PROBLEMS>
a – List every Jacobi elliptic function named in the post about jacobi_sn below.
b – Recast the paragraph beginning "Some further experiments indicate" from the post about jacobi_sn below as a short bulleted list that keeps its main facts.
c – Carry on the post about jacobi_sn below, starting after its final sentence.

TEXT BLOCK>
───
>>>>> "Raymond" == Raymond Toy <toy.raymond at gmail.com> writes:
Raymond> Just a note that jacobi_sn has some numerical issues for complex
Raymond> arguments. I'm not sure why.
Raymond> For example, with fpprec = 25,
Raymond> jacobi_sn(1b0+%i*1b0, .7b0) ->
Raymond> 3.522523469224944528936666b-1 %i + 1.134045971912365284394387b0
Raymond> This uses the new implementation using AGM. The old version using
Raymond> Landen's descending transformation produces:
Some further experiments indicate that AGM works fine for real
arguments. It just loses accuracy for complex arguments, and quite a
few digits are lost. The descending Landen transform for sn appears
to work fine for both real and complex arguments.
But the ascending and descending Landen transformations (A&S 16.14,
16.12) don't work very well for cn and dn when the argument gets
larger than 10 or 100, so we can't use that.
───
MATERIAL SUPPLIED>
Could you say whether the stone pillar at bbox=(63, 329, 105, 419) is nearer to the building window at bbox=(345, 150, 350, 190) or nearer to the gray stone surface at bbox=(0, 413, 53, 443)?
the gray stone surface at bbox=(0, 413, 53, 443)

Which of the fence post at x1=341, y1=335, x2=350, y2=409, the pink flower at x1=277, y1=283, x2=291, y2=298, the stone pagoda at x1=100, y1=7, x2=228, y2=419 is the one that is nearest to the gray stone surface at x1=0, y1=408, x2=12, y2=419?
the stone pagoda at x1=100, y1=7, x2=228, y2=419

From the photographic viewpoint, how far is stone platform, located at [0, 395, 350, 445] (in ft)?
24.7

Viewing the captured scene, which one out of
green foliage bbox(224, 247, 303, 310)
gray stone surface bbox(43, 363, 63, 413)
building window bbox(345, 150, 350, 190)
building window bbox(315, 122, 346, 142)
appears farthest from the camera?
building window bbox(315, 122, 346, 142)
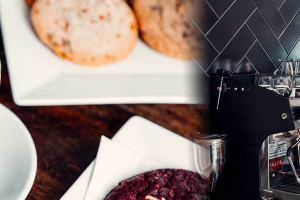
───
WRITTEN RESPONSES>
a – sn (as jacobi_sn), cn, dn

b –
- AGM works fine for real arguments.
- For complex arguments, AGM loses accuracy, dropping quite a few digits.
- The descending Landen transform for sn appears to work fine for both real and complex arguments.

c –
I did some further experiments. We can compute dn from sn using dn =
sqrt(1-m*sn) (A&S 16.9.5). For real arguments, there's no ambiguity
with sqrt since dn >= 0. Not sure about complex values, but simple
experiments indicate that it also works for complex values.
Finally, we need cn. This can be obtained from the ascending Landen
transformation since it only involves dn, which we've already
computed.
I think I need to do some more experiments, but this seems to be a
reasonable approach to get accurate values for the Jacobian elliptic
functions.
I'm kind of curious why AGM doesn't seem to produce very accurate
results for complex arguments. Is it a bug in Maxima's implementation
of the trig functions? Something inherent in AGM? Something else?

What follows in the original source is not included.